◆ **Your objective**: Extract all data as written.
***** Study material
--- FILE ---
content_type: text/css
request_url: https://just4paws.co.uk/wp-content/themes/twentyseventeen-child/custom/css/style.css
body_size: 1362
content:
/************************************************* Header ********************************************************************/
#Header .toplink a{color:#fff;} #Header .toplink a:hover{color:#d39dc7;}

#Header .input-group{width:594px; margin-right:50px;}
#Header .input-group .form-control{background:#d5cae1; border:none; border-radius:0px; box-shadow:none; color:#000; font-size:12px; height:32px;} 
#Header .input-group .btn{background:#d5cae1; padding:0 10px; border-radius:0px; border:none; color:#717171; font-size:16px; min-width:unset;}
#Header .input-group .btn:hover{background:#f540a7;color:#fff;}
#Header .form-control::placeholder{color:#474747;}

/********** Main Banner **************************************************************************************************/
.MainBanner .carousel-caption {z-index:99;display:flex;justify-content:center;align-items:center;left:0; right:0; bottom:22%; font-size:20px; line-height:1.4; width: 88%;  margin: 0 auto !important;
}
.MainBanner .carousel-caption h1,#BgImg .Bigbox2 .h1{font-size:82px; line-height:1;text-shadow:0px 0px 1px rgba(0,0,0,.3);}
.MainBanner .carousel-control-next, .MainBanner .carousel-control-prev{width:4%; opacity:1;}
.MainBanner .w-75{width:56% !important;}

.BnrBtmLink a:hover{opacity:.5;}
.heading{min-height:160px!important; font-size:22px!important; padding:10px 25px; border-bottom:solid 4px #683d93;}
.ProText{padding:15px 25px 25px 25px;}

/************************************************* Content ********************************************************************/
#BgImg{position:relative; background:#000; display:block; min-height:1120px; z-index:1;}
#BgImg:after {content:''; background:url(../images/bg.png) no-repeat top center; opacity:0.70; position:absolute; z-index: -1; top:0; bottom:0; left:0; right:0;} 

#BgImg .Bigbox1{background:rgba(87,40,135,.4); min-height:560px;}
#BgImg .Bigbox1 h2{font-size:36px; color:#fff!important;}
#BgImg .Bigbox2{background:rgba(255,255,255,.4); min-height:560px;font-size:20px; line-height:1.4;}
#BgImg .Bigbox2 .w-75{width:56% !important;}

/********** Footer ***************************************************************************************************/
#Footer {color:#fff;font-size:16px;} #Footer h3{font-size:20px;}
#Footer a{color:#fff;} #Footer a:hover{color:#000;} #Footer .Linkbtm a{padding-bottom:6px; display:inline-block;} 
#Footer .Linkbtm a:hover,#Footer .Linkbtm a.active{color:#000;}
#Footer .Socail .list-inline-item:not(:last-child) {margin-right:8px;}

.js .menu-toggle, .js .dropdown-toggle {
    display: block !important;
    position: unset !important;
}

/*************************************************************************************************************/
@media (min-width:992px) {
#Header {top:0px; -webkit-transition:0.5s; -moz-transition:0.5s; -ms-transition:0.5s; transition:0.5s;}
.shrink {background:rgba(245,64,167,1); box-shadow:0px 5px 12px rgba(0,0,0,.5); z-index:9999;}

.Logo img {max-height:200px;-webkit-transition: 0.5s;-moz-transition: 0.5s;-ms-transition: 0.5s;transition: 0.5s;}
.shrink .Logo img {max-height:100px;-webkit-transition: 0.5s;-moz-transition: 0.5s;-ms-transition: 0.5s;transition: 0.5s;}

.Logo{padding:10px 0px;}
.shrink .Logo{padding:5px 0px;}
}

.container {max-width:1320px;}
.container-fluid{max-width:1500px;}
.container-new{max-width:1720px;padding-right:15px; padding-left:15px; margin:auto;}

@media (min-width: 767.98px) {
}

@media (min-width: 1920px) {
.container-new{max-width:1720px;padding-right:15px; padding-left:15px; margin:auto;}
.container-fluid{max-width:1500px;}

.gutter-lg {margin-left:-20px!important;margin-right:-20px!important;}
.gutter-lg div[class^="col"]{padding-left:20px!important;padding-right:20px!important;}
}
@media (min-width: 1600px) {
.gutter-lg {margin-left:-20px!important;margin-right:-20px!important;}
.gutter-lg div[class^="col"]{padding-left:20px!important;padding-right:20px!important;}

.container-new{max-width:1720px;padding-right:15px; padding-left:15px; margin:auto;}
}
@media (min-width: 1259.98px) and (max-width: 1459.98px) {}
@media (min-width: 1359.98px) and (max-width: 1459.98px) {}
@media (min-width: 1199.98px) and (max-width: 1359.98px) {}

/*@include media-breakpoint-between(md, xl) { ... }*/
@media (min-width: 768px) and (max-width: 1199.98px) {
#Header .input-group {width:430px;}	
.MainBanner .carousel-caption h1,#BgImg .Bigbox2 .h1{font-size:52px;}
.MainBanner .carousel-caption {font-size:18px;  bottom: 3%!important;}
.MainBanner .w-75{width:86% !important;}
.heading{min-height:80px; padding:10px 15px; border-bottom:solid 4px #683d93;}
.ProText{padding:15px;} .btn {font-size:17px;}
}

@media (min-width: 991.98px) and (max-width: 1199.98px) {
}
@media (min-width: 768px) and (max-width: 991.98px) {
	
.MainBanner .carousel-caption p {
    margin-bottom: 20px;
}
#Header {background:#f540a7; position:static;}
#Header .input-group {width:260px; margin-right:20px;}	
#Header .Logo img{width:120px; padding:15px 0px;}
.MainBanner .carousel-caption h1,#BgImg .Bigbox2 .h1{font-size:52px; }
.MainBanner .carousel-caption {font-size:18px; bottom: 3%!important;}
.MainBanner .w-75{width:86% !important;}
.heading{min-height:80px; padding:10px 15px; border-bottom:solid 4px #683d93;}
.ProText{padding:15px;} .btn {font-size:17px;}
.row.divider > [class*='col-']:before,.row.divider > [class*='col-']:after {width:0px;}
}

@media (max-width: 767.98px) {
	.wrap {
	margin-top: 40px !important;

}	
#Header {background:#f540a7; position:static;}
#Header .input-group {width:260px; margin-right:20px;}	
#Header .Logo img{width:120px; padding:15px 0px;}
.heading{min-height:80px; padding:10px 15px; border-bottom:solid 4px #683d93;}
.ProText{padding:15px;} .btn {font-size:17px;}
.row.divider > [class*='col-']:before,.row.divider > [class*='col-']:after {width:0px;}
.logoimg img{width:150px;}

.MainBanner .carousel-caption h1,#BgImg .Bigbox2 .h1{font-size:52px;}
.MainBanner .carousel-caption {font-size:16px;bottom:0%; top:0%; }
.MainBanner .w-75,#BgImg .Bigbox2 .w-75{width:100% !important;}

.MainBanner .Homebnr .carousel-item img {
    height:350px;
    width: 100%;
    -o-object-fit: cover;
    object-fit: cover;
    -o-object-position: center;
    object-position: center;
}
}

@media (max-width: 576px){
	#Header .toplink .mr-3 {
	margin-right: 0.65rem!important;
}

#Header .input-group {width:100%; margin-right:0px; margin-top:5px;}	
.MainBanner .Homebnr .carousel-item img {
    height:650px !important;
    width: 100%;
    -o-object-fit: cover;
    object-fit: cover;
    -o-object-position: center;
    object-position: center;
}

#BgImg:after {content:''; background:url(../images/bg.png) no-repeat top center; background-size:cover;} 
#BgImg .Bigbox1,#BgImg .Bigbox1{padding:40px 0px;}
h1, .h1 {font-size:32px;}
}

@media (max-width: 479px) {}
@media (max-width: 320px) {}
**********
◆ **Task answer**:
--- FILE ---
content_type: text/css
request_url: https://just4paws.co.uk/wp-content/themes/twentyseventeen-child/custom/css/style.css
body_size: 1362
content:
/************************************************* Header ********************************************************************/
#Header .toplink a{color:#fff;} #Header .toplink a:hover{color:#d39dc7;}

#Header .input-group{width:594px; margin-right:50px;}
#Header .input-group .form-control{background:#d5cae1; border:none; border-radius:0px; box-shadow:none; color:#000; font-size:12px; height:32px;} 
#Header .input-group .btn{background:#d5cae1; padding:0 10px; border-radius:0px; border:none; color:#717171; font-size:16px; min-width:unset;}
#Header .input-group .btn:hover{background:#f540a7;color:#fff;}
#Header .form-control::placeholder{color:#474747;}

/********** Main Banner **************************************************************************************************/
.MainBanner .carousel-caption {z-index:99;display:flex;justify-content:center;align-items:center;left:0; right:0; bottom:22%; font-size:20px; line-height:1.4; width: 88%;  margin: 0 auto !important;
}
.MainBanner .carousel-caption h1,#BgImg .Bigbox2 .h1{font-size:82px; line-height:1;text-shadow:0px 0px 1px rgba(0,0,0,.3);}
.MainBanner .carousel-control-next, .MainBanner .carousel-control-prev{width:4%; opacity:1;}
.MainBanner .w-75{width:56% !important;}

.BnrBtmLink a:hover{opacity:.5;}
.heading{min-height:160px!important; font-size:22px!important; padding:10px 25px; border-bottom:solid 4px #683d93;}
.ProText{padding:15px 25px 25px 25px;}

/************************************************* Content ********************************************************************/
#BgImg{position:relative; background:#000; display:block; min-height:1120px; z-index:1;}
#BgImg:after {content:''; background:url(../images/bg.png) no-repeat top center; opacity:0.70; position:absolute; z-index: -1; top:0; bottom:0; left:0; right:0;} 

#BgImg .Bigbox1{background:rgba(87,40,135,.4); min-height:560px;}
#BgImg .Bigbox1 h2{font-size:36px; color:#fff!important;}
#BgImg .Bigbox2{background:rgba(255,255,255,.4); min-height:560px;font-size:20px; line-height:1.4;}
#BgImg .Bigbox2 .w-75{width:56% !important;}

/********** Footer ***************************************************************************************************/
#Footer {color:#fff;font-size:16px;} #Footer h3{font-size:20px;}
#Footer a{color:#fff;} #Footer a:hover{color:#000;} #Footer .Linkbtm a{padding-bottom:6px; display:inline-block;} 
#Footer .Linkbtm a:hover,#Footer .Linkbtm a.active{color:#000;}
#Footer .Socail .list-inline-item:not(:last-child) {margin-right:8px;}

.js .menu-toggle, .js .dropdown-toggle {
    display: block !important;
    position: unset !important;
}

/*************************************************************************************************************/
@media (min-width:992px) {
#Header {top:0px; -webkit-transition:0.5s; -moz-transition:0.5s; -ms-transition:0.5s; transition:0.5s;}
.shrink {background:rgba(245,64,167,1); box-shadow:0px 5px 12px rgba(0,0,0,.5); z-index:9999;}

.Logo img {max-height:200px;-webkit-transition: 0.5s;-moz-transition: 0.5s;-ms-transition: 0.5s;transition: 0.5s;}
.shrink .Logo img {max-height:100px;-webkit-transition: 0.5s;-moz-transition: 0.5s;-ms-transition: 0.5s;transition: 0.5s;}

.Logo{padding:10px 0px;}
.shrink .Logo{padding:5px 0px;}
}

.container {max-width:1320px;}
.container-fluid{max-width:1500px;}
.container-new{max-width:1720px;padding-right:15px; padding-left:15px; margin:auto;}

@media (min-width: 767.98px) {
}

@media (min-width: 1920px) {
.container-new{max-width:1720px;padding-right:15px; padding-left:15px; margin:auto;}
.container-fluid{max-width:1500px;}

.gutter-lg {margin-left:-20px!important;margin-right:-20px!important;}
.gutter-lg div[class^="col"]{padding-left:20px!important;padding-right:20px!important;}
}
@media (min-width: 1600px) {
.gutter-lg {margin-left:-20px!important;margin-right:-20px!important;}
.gutter-lg div[class^="col"]{padding-left:20px!important;padding-right:20px!important;}

.container-new{max-width:1720px;padding-right:15px; padding-left:15px; margin:auto;}
}
@media (min-width: 1259.98px) and (max-width: 1459.98px) {}
@media (min-width: 1359.98px) and (max-width: 1459.98px) {}
@media (min-width: 1199.98px) and (max-width: 1359.98px) {}

/*@include media-breakpoint-between(md, xl) { ... }*/
@media (min-width: 768px) and (max-width: 1199.98px) {
#Header .input-group {width:430px;}	
.MainBanner .carousel-caption h1,#BgImg .Bigbox2 .h1{font-size:52px;}
.MainBanner .carousel-caption {font-size:18px;  bottom: 3%!important;}
.MainBanner .w-75{width:86% !important;}
.heading{min-height:80px; padding:10px 15px; border-bottom:solid 4px #683d93;}
.ProText{padding:15px;} .btn {font-size:17px;}
}

@media (min-width: 991.98px) and (max-width: 1199.98px) {
}
@media (min-width: 768px) and (max-width: 991.98px) {
	
.MainBanner .carousel-caption p {
    margin-bottom: 20px;
}
#Header {background:#f540a7; position:static;}
#Header .input-group {width:260px; margin-right:20px;}	
#Header .Logo img{width:120px; padding:15px 0px;}
.MainBanner .carousel-caption h1,#BgImg .Bigbox2 .h1{font-size:52px; }
.MainBanner .carousel-caption {font-size:18px; bottom: 3%!important;}
.MainBanner .w-75{width:86% !important;}
.heading{min-height:80px; padding:10px 15px; border-bottom:solid 4px #683d93;}
.ProText{padding:15px;} .btn {font-size:17px;}
.row.divider > [class*='col-']:before,.row.divider > [class*='col-']:after {width:0px;}
}

@media (max-width: 767.98px) {
	.wrap {
	margin-top: 40px !important;

}	
#Header {background:#f540a7; position:static;}
#Header .input-group {width:260px; margin-right:20px;}	
#Header .Logo img{width:120px; padding:15px 0px;}
.heading{min-height:80px; padding:10px 15px; border-bottom:solid 4px #683d93;}
.ProText{padding:15px;} .btn {font-size:17px;}
.row.divider > [class*='col-']:before,.row.divider > [class*='col-']:after {width:0px;}
.logoimg img{width:150px;}

.MainBanner .carousel-caption h1,#BgImg .Bigbox2 .h1{font-size:52px;}
.MainBanner .carousel-caption {font-size:16px;bottom:0%; top:0%; }
.MainBanner .w-75,#BgImg .Bigbox2 .w-75{width:100% !important;}

.MainBanner .Homebnr .carousel-item img {
    height:350px;
    width: 100%;
    -o-object-fit: cover;
    object-fit: cover;
    -o-object-position: center;
    object-position: center;
}
}

@media (max-width: 576px){
	#Header .toplink .mr-3 {
	margin-right: 0.65rem!important;
}

#Header .input-group {width:100%; margin-right:0px; margin-top:5px;}	
.MainBanner .Homebnr .carousel-item img {
    height:650px !important;
    width: 100%;
    -o-object-fit: cover;
    object-fit: cover;
    -o-object-position: center;
    object-position: center;
}

#BgImg:after {content:''; background:url(../images/bg.png) no-repeat top center; background-size:cover;} 
#BgImg .Bigbox1,#BgImg .Bigbox1{padding:40px 0px;}
h1, .h1 {font-size:32px;}
}

@media (max-width: 479px) {}
@media (max-width: 320px) {}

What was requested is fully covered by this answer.